**Your objective**.
Show every line in the records below that contains the string "landing". Case counts.

**Records for this task**.
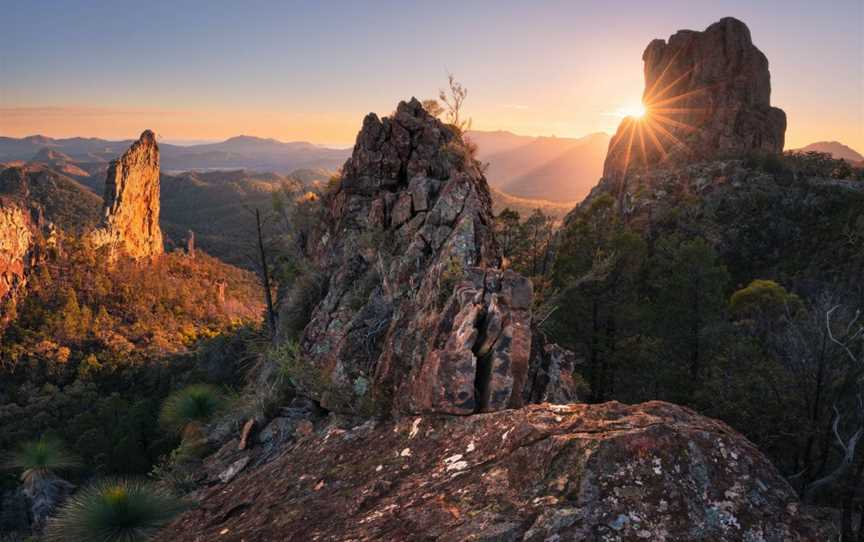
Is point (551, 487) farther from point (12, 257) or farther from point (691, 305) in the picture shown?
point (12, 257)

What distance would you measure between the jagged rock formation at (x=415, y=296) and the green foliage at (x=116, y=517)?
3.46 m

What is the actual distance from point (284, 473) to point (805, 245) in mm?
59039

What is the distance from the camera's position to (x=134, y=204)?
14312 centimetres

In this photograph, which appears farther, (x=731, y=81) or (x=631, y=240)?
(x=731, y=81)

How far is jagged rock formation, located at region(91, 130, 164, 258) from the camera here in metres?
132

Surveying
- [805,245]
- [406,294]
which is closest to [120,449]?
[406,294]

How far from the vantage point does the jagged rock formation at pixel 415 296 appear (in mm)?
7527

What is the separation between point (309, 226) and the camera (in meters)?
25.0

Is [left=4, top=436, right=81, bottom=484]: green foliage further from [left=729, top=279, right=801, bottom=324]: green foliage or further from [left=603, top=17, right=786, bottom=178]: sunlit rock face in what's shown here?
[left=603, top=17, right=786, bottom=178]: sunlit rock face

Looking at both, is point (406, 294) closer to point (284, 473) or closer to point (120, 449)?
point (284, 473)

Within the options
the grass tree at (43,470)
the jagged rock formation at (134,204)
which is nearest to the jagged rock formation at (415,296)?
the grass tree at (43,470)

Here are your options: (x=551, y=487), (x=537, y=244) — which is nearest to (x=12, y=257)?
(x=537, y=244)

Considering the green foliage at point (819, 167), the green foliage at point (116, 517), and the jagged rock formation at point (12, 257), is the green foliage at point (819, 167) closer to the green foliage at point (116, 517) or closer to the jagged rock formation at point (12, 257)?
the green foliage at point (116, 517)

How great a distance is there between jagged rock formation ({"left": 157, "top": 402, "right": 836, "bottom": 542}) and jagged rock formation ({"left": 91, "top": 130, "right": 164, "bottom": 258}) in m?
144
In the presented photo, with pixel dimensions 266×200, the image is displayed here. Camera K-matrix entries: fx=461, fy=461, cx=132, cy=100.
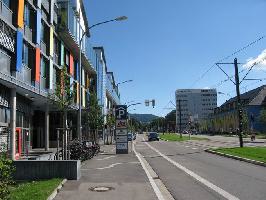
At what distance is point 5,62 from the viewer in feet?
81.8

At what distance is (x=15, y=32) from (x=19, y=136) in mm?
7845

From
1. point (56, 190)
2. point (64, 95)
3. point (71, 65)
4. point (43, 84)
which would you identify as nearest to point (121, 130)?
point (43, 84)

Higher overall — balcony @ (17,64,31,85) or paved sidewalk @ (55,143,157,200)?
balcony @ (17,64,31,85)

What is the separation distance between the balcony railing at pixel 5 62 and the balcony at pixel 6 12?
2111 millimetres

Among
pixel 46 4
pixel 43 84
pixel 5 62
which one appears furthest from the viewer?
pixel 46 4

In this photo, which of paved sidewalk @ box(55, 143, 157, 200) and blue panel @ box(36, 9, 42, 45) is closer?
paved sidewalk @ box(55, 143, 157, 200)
---
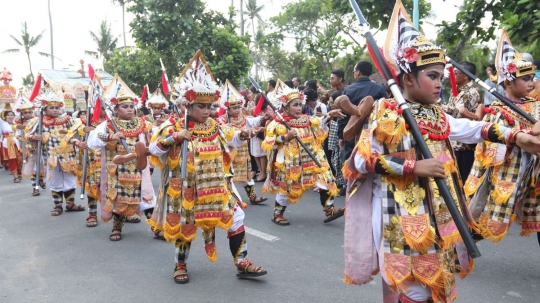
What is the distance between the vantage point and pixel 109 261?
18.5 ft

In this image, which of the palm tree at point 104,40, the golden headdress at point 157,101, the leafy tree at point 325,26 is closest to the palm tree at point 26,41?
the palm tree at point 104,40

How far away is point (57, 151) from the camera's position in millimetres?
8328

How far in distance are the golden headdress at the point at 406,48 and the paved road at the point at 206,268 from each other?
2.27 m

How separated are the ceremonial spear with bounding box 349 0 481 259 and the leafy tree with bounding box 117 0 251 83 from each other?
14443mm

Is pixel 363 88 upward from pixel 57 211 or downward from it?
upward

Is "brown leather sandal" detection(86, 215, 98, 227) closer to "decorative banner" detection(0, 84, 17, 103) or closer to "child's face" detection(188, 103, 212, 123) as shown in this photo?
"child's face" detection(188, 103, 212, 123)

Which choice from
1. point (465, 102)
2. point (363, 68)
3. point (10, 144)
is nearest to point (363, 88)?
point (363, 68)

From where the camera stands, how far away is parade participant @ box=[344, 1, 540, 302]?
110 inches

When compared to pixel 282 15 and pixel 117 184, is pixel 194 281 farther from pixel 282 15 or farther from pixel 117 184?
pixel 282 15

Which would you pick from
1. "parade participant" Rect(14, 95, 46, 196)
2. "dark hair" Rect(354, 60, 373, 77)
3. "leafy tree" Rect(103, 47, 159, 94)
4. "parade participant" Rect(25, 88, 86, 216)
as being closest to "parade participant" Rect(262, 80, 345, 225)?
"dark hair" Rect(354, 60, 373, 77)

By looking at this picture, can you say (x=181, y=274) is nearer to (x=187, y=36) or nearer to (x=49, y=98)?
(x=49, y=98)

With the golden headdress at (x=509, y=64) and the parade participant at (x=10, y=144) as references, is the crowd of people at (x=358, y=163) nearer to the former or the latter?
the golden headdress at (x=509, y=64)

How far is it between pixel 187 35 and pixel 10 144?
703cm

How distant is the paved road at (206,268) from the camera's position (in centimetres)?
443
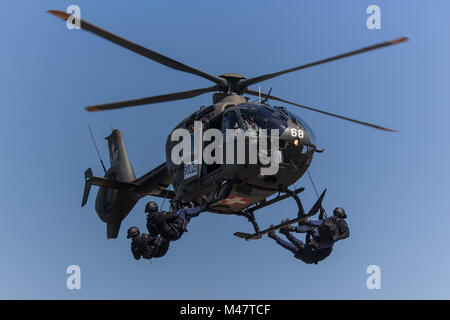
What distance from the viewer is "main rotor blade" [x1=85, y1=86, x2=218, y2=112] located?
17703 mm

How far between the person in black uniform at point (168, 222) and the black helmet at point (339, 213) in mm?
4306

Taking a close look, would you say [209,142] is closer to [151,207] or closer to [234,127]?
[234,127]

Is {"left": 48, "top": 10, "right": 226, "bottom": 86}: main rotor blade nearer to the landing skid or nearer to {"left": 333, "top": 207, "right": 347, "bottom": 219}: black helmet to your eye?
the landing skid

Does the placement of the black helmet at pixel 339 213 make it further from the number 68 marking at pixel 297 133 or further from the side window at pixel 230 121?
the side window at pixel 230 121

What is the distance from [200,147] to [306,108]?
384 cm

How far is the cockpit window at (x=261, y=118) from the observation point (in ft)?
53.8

**Task result**.
Is {"left": 48, "top": 10, "right": 226, "bottom": 86}: main rotor blade nearer to the landing skid or nearer to {"left": 333, "top": 207, "right": 347, "bottom": 219}: black helmet to your eye?
the landing skid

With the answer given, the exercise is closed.